(Spatial data with pictures)
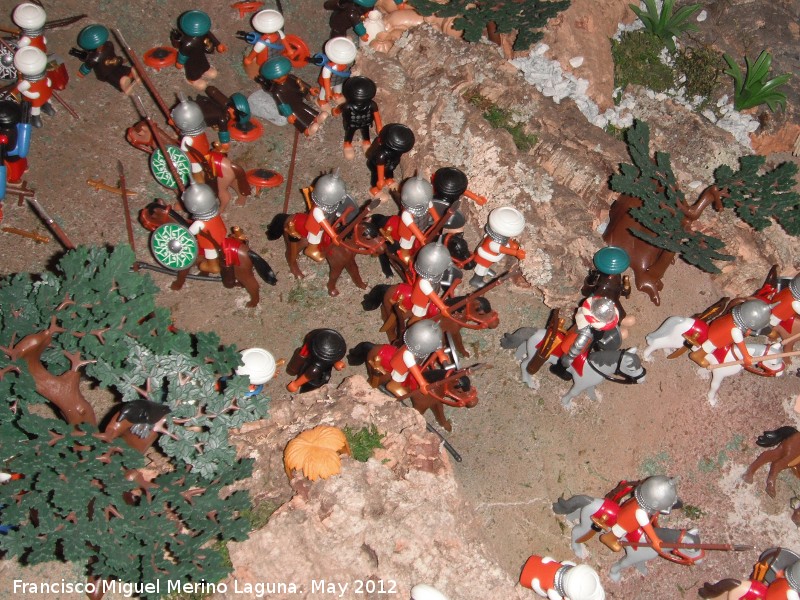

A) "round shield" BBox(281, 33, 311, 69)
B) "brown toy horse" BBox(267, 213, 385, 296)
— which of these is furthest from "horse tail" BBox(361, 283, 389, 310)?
"round shield" BBox(281, 33, 311, 69)

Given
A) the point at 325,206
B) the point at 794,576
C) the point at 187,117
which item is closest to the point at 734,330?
the point at 794,576

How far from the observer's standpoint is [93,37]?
646 cm

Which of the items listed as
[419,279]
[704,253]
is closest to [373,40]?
[419,279]

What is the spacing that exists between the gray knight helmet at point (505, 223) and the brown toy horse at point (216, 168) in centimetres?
204

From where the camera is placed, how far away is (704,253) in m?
5.96

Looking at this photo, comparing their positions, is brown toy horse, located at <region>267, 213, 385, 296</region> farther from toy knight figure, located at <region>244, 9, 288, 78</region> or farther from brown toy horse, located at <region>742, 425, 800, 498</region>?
brown toy horse, located at <region>742, 425, 800, 498</region>

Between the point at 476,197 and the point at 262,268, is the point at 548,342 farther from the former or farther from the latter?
the point at 262,268

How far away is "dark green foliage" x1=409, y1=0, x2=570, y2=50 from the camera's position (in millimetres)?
6984

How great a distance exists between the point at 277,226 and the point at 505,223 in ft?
5.75

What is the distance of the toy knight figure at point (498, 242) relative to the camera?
570 cm

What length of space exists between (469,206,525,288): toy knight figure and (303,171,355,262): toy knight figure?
1.06 m

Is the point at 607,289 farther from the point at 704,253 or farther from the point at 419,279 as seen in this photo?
the point at 419,279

• _WHAT TO PRODUCE_
Rewrite everything from the line containing "Which of the items listed as" down to the end of the records, putting "toy soldier figure" wherever "toy knight figure" appears and keeping all else the same.

• _TASK OUTPUT_
Which of the items listed as
[419,279]
[704,253]
is closest to [373,40]?
[419,279]

What is the spacing that exists between the gray knight helmet at point (505, 223) and the brown toy horse at point (216, 168) in centimetres?
204

From where the camera is placed, how far away is (704,253) in m?
5.96

Looking at this photo, comparing their positions, is brown toy horse, located at <region>267, 213, 385, 296</region> farther from toy soldier figure, located at <region>244, 9, 288, 78</region> or farther from brown toy horse, located at <region>742, 425, 800, 498</region>?
brown toy horse, located at <region>742, 425, 800, 498</region>

Between the point at 476,197 and the point at 262,268, is the point at 548,342 farther from the former or farther from the latter?
the point at 262,268

How far away is "dark green foliage" x1=409, y1=0, x2=570, y2=50 from the camera's position (in millimetres)?
6984

How great a distance exists between the point at 277,226 and the point at 505,223 in ft?
5.75

What is the distance of the toy soldier figure at point (498, 242) relative to the camera?
570 cm

What length of space exists between (469,206,525,288): toy soldier figure and (303,171,355,262): toy soldier figure?
1.06 m

Is the point at 607,289 farther from the point at 704,253 or farther from the point at 419,279 as seen in this photo?
the point at 419,279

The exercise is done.